◆ **Задание**
Соберите из строк ниже все, где встречается слово «items», и перепишите их без изменений. Регистр букв учитывается.

◆ **Строки для обработки**
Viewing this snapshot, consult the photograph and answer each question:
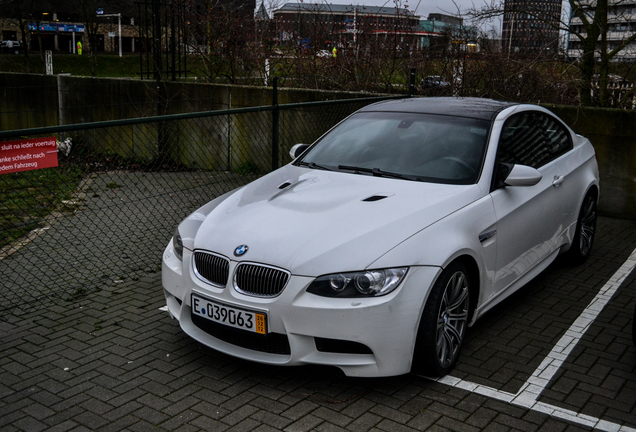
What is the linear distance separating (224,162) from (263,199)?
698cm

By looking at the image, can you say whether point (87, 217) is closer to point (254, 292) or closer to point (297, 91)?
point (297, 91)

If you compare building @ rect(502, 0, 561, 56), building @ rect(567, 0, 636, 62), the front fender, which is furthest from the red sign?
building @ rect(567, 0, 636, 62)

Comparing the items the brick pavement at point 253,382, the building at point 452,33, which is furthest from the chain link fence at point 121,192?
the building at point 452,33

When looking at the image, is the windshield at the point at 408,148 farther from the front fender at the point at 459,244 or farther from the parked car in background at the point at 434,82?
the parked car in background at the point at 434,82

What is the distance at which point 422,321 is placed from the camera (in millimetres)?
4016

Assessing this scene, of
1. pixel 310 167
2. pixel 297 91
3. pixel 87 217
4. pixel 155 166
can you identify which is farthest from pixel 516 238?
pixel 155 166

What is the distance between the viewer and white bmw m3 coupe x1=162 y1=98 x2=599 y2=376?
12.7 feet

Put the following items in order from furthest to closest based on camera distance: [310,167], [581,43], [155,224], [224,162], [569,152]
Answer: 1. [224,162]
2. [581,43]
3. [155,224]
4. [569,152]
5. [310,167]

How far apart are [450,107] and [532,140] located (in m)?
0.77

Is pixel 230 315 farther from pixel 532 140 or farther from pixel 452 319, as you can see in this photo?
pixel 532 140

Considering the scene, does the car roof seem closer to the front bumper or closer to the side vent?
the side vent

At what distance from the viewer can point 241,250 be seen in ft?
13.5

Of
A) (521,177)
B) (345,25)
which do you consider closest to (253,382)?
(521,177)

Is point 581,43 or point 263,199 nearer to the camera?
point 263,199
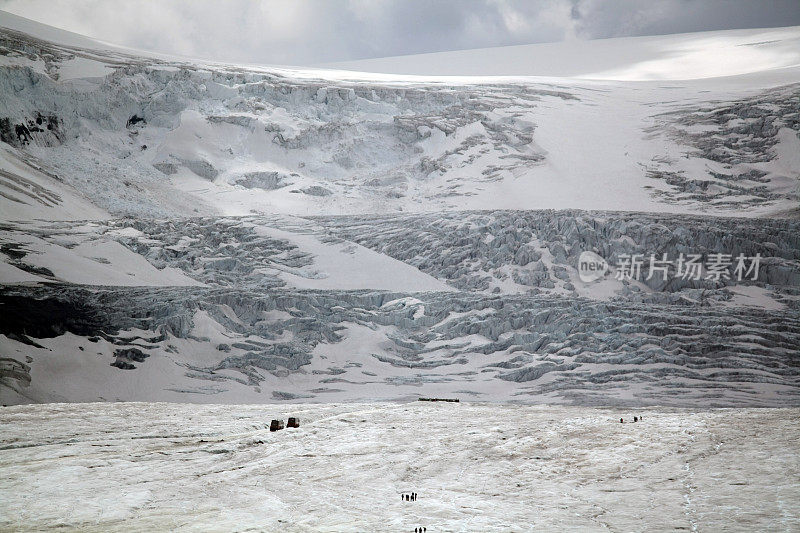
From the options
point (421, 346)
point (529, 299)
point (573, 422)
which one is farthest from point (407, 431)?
==
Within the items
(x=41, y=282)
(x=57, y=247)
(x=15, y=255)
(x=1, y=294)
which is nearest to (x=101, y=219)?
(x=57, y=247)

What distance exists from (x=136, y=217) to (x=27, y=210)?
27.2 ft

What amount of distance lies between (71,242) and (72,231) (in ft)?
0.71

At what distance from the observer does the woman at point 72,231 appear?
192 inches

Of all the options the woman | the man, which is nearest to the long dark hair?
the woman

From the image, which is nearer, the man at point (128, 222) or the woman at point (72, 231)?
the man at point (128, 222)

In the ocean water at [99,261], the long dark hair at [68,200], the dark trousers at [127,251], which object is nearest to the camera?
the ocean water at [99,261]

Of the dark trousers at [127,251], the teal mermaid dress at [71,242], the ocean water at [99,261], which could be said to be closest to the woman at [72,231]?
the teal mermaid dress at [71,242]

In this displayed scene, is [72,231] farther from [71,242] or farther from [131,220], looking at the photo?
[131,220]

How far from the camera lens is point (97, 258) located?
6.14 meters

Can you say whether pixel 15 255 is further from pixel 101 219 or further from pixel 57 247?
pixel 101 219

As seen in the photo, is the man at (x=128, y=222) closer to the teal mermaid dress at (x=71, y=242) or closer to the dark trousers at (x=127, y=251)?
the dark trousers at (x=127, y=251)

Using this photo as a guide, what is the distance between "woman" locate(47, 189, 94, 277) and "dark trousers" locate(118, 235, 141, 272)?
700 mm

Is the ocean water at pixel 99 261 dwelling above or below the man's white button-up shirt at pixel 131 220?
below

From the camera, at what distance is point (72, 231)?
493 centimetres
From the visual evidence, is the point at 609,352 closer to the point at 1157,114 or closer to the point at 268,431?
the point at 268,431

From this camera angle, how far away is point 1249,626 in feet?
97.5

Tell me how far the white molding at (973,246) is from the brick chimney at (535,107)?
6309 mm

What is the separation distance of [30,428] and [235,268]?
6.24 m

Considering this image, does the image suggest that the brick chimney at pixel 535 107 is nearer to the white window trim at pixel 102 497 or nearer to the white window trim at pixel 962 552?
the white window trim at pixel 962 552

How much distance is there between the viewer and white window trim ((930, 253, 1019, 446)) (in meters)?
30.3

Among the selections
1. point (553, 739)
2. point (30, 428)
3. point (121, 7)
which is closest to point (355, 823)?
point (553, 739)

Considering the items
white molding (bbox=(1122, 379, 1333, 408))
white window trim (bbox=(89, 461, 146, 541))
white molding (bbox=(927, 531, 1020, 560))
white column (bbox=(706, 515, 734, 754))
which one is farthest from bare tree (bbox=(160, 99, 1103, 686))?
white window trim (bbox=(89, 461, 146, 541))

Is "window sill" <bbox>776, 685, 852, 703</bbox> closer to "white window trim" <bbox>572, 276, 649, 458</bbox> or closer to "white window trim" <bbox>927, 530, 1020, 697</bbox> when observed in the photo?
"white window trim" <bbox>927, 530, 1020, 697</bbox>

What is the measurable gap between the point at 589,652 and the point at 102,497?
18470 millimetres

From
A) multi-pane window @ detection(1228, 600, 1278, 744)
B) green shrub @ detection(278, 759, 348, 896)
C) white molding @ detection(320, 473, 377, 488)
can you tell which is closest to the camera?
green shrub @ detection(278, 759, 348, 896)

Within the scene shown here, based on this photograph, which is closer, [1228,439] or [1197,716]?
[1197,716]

◆ **Решённое упражнение**
Comparing the items the brick pavement at point 253,382, the building at point 452,33, which is furthest from the chain link fence at point 121,192?
Put the following items in order from furthest to closest based on camera distance: [310,167], [581,43], [155,224], [224,162], [569,152]
Within the items
Considering the items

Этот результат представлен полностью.